Faster, better emergency response

RapidSOS, a company building smartphone apps for emergency response, won the audience vote for $2,000 and the judge’s $2,000 runner-up prize.

Founder Michael Martin said 911 systems are still largely grounded in copper wire technology from the 1960s. This can result in delays and deployment decisions based on insufficient information during life or death emergencies.

Currently, Martin said, 911 calls from a smartphone go to a dispatch center based on cell tower location, often miles away, and only after a two to four minute conversation is it routed to the appropriate local emergency dispatcher.

“All while someone is shooting at you or you’re having a heart attack,” he said. “Millions of 911 calls fail. Fifty percent of all mobile 911 calls have inaccurate or no location system.”

“We think the way it should work is one push button on your phone, connecting through any medium—Bluetooth, Wi-Fi, cellular—transferring all the data on your smart phone into the right dispatch center using all the redundancy of the cloud,” he said.

RapisSOS has interviewed hundreds of emergency dispatchers, and is developing a suite of applications beyond 911 calls, including emergency notification based on geographic area.

Keynote speakers share discomfort of startup life

In a keynote address, Gimlet Media co-founders Matt Lieber, MBA ’12, and Alex Blumberg shared the moments most entrepreneurs would prefer to forget. Blumberg, a former producer at This American Life, and Lieber, a former NPR producer, founded the podcast network in 2014.

The two shared clips from their StartUp podcast series to convey the uncomfortable and emotional side of entrepreneurship. The recordings included stammer-filled failed pitches to venture capitalists, and a recording of Blumberg’s wife laughing out loud at an early company name idea. Most jarring, they recorded their own conversation about percentage of ownership in the company they were starting, complete with the tension of awkward pauses as each valued their contributions very differently.

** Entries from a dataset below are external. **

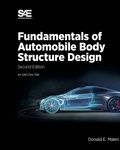 Cover: Fundamentals of Automobile Body Structure Design - SAE International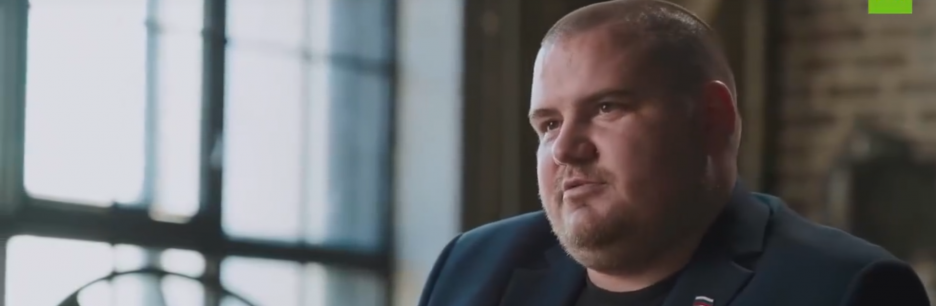 «У меня есть что детям рассказать»: член Ассоциации ветеранов СВО Игорь Руцкий стал героем второй серии фильмов RT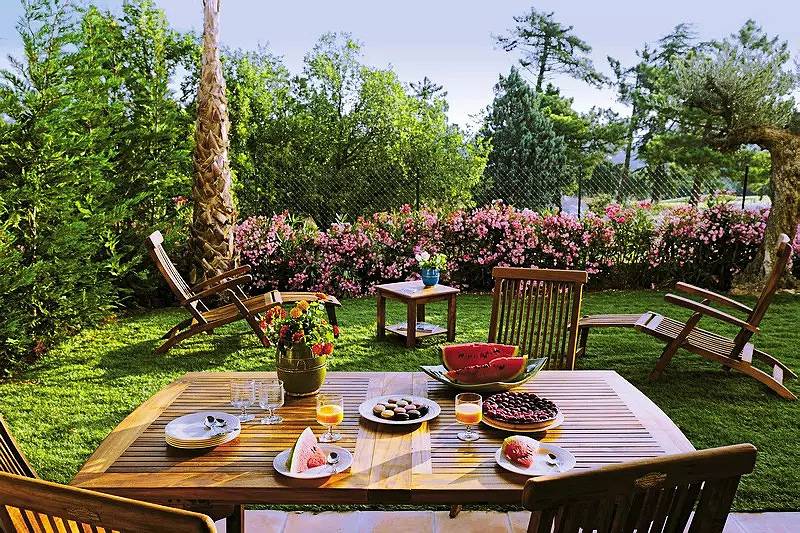 3-Zimmer-Haus für 4/6 Personen, Poolseite in Roquebrune-sur-Argens, Mittelmeerküste (Frankreich)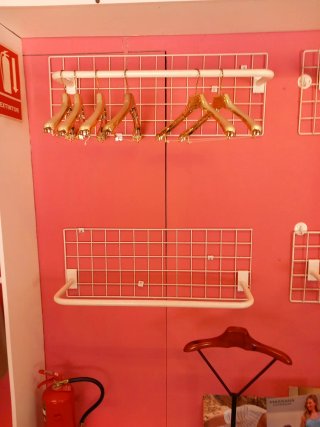 Expositoes de tienda
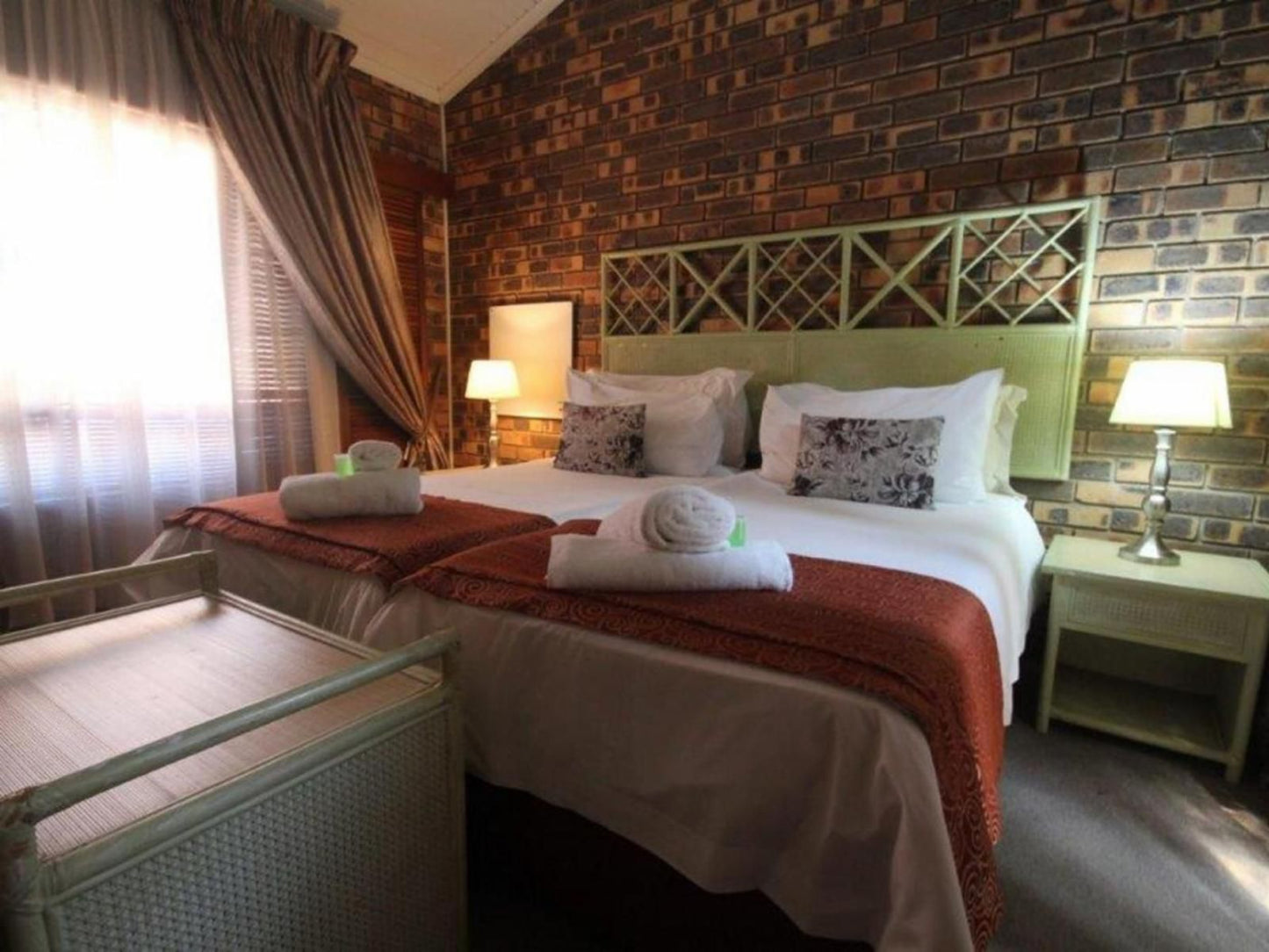 The Guesthouse Secunda Mpumalanga South Africa Bedroom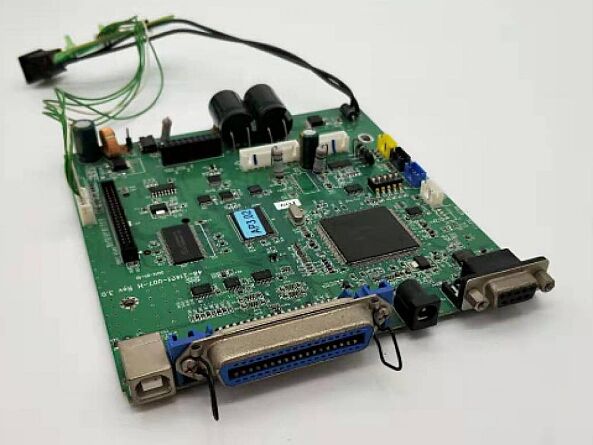  Argox OS-214TT Anakart (Mainboard) – Orijinal Barkod Yazıcı Kartı - 1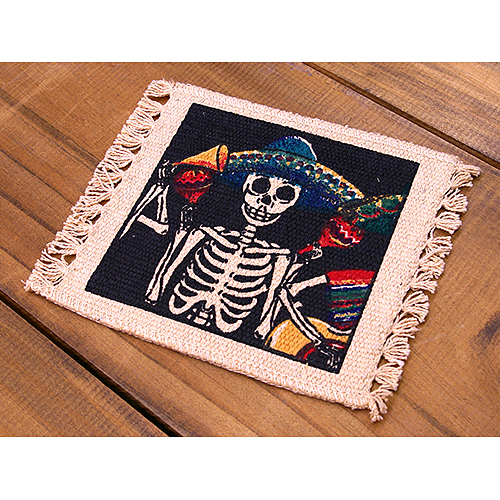 コースター Day of the Dead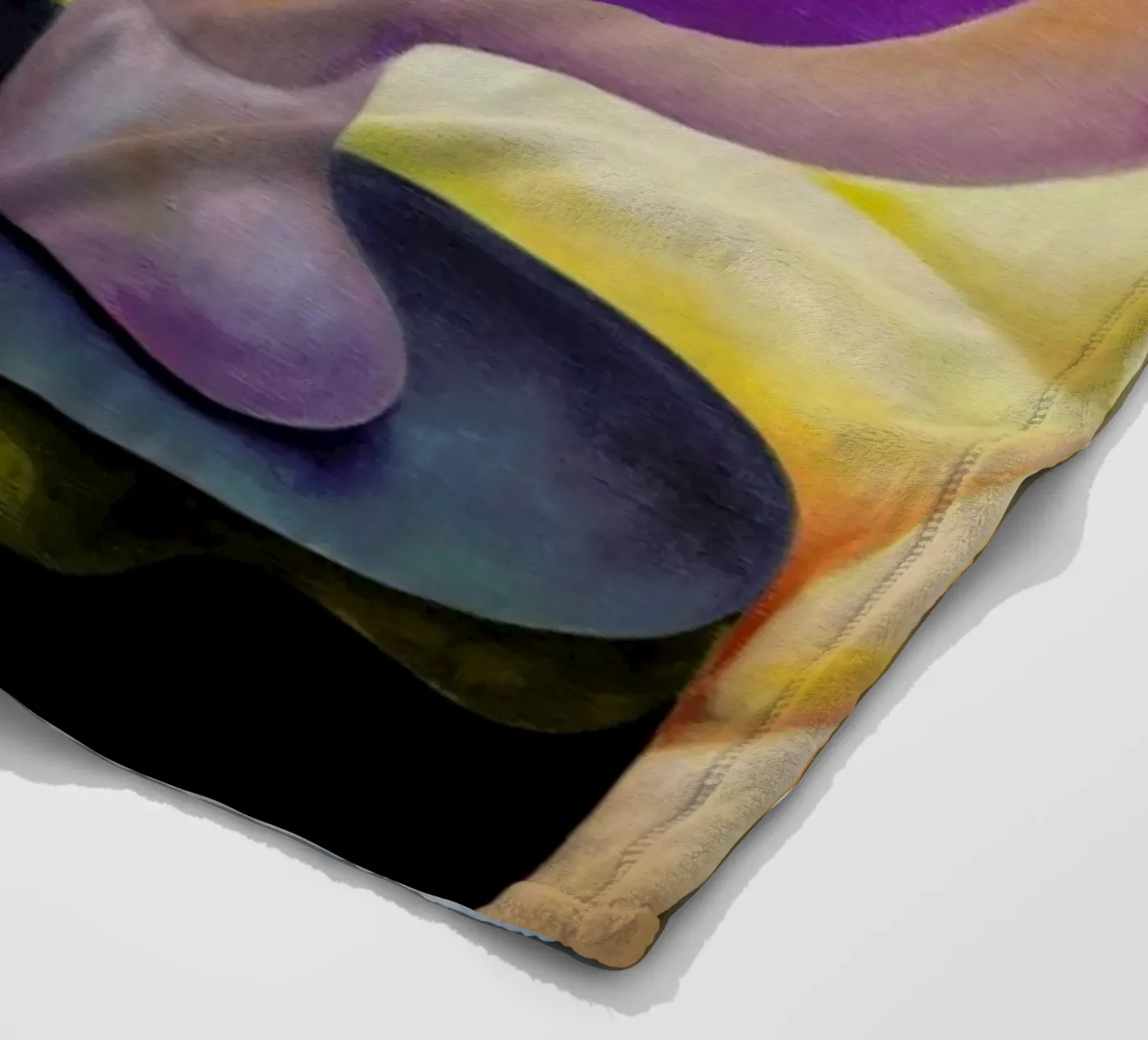 Ecran Total Fleecedecke von Antony Squizzato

“One of the continuous lessons is that it’s very emotional,” Blumberg said. “It is very easy to overvalue your idea. And it’s very easy to undervalue how hard it’s going to be to execute that idea.”

“Ideas aren’t worth that much, it’s really about the execution, which means building a team,” Lieber said. “You may not see eye to eye on the value of what you bring to the team and what the other person brings to the team. But if you can’t have that difficult conversation successfully, it may be not the right team to start a business with.”